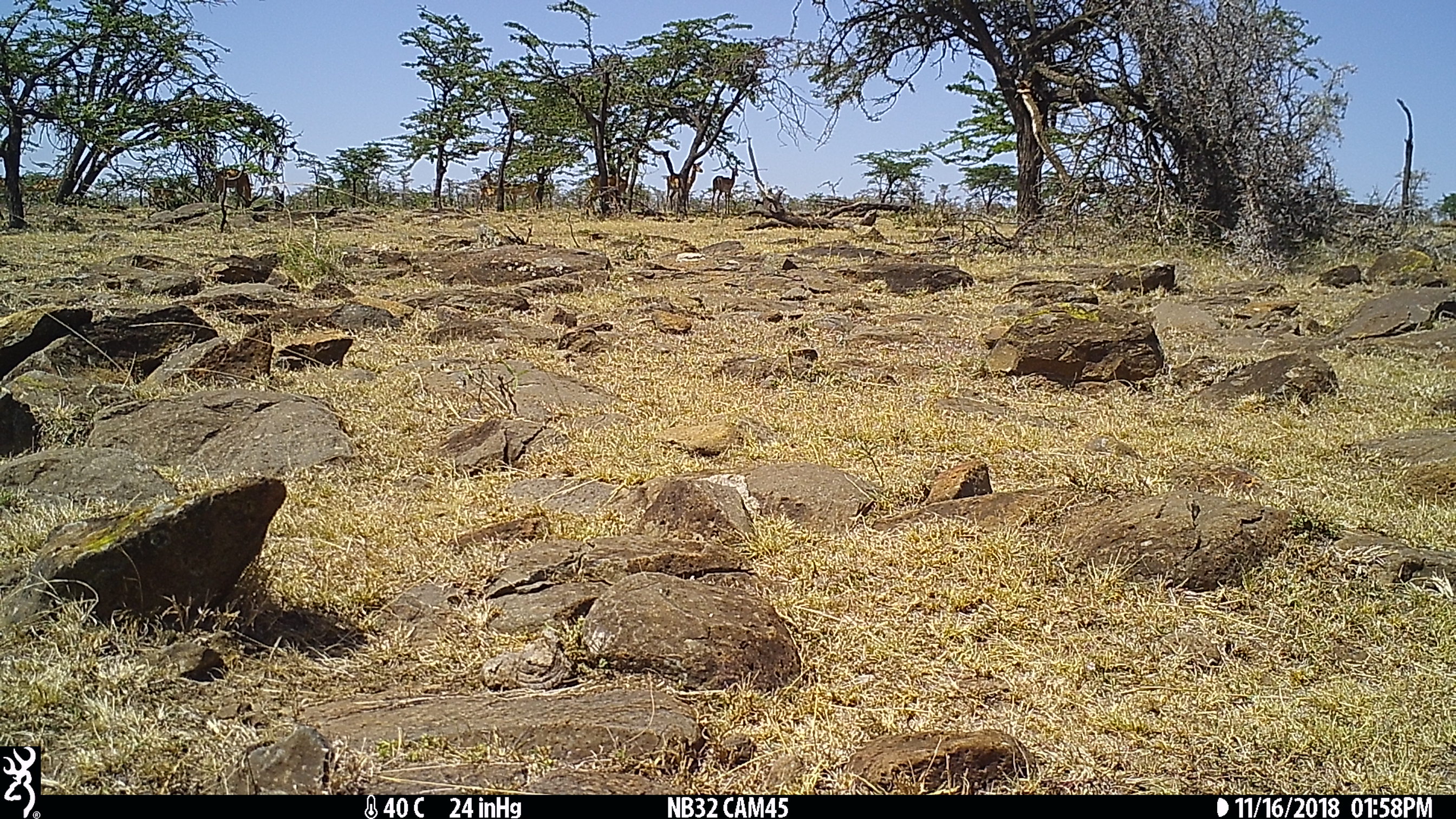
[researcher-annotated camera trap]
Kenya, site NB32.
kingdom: Animalia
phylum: Chordata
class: Mammalia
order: Artiodactyla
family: Bovidae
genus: Aepyceros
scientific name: Aepyceros melampus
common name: impala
Impala (Aepyceros melampus).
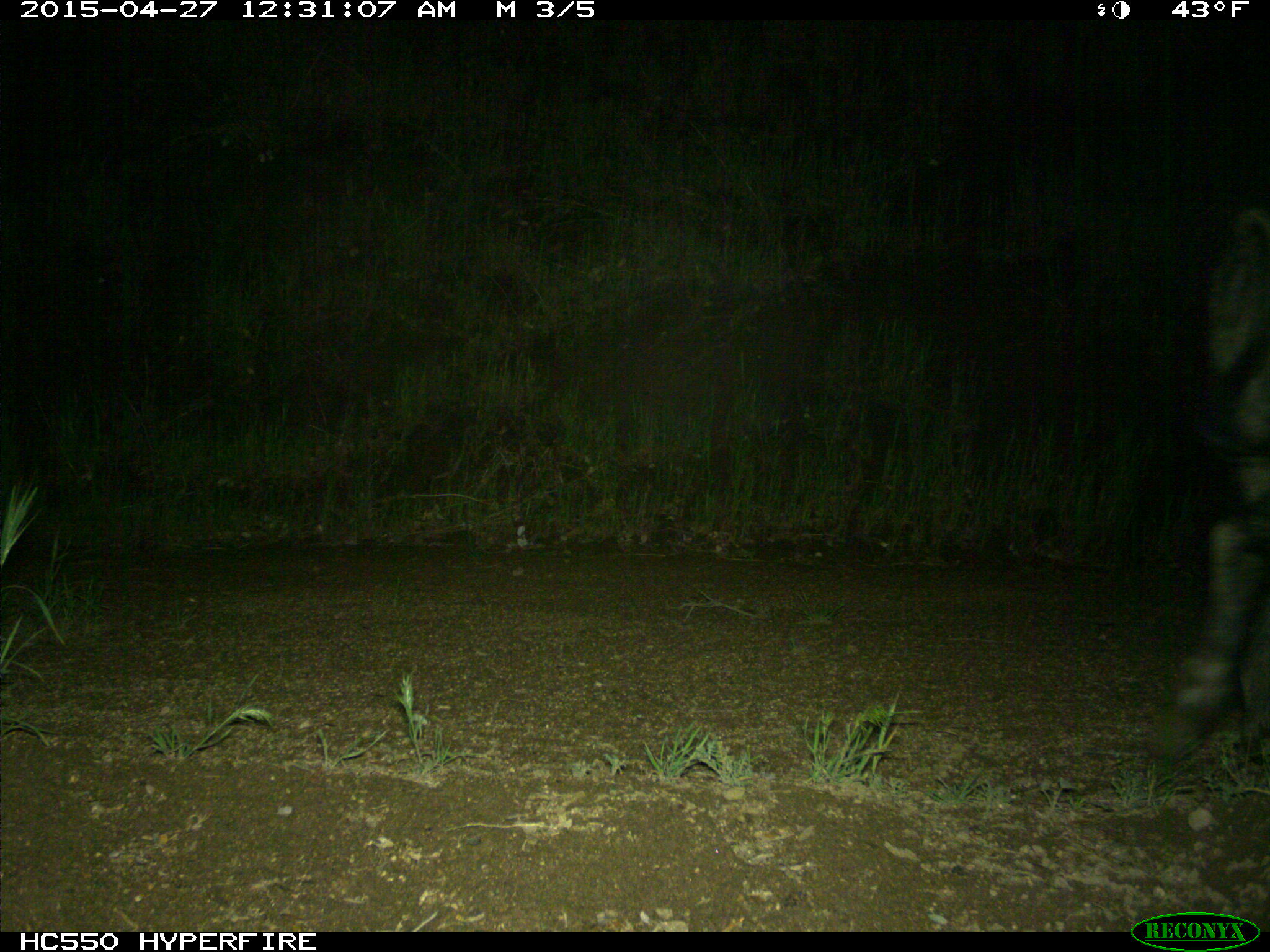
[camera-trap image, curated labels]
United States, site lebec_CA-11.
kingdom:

════

__What you are asked to do__
Retype all the data exactly; skip the pictures.

__Solved problem__
[researcher-annotated camera trap]
Kenya, site NB32.
kingdom: Animalia
phylum: Chordata
class: Mammalia
order: Artiodactyla
family: Bovidae
genus: Aepyceros
scientific name: Aepyceros melampus
common name: impala
Impala (Aepyceros melampus).
[camera-trap image, curated labels]
United States, site lebec_CA-11.
kingdom:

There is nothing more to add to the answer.